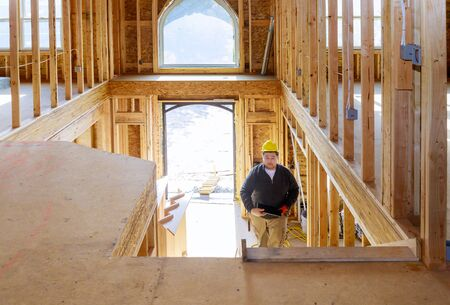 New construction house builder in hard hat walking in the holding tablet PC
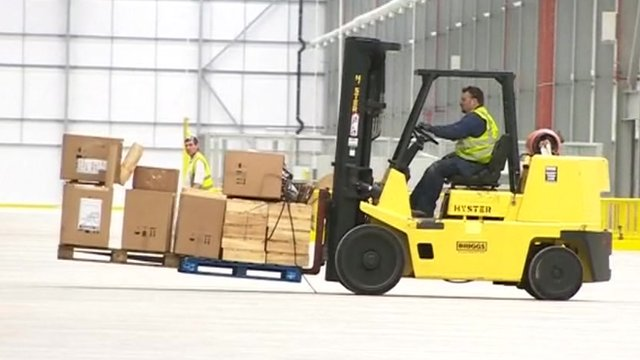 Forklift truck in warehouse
--
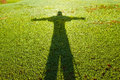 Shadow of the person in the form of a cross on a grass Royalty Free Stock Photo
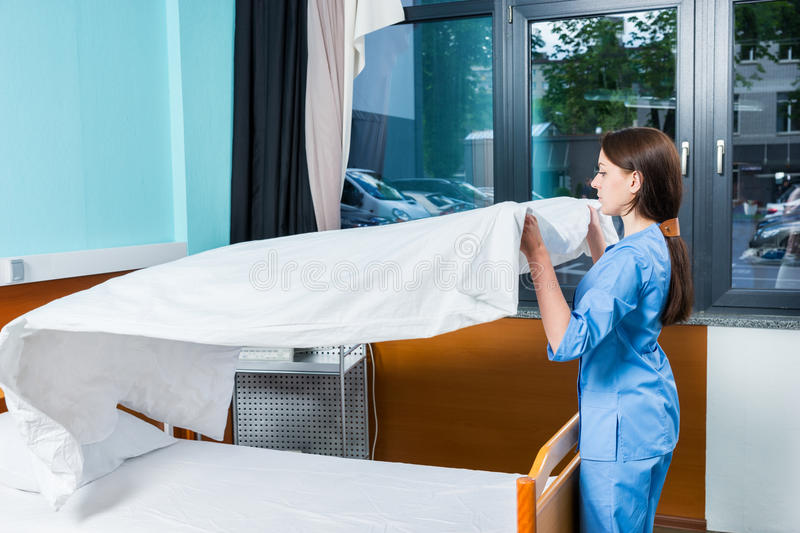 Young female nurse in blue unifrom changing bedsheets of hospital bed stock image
* * *
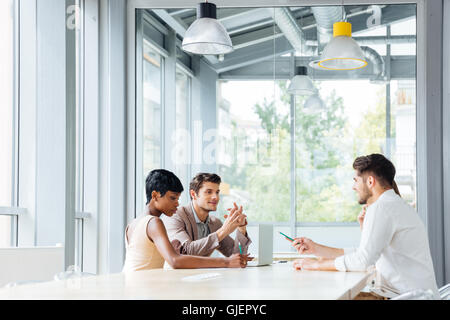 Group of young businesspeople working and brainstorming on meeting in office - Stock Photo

▸ **PROBLEM TO WORK ON**
What's needed is an exact copy of the lines above from the one with "New construction house" through the one with "Forklift truck in warehouse", both included; the pictures stay out.

▸ **RESPONSE TO THIS EXERCISE**
 New construction house builder in hard hat walking in the holding tablet PC
 Forklift truck in warehouse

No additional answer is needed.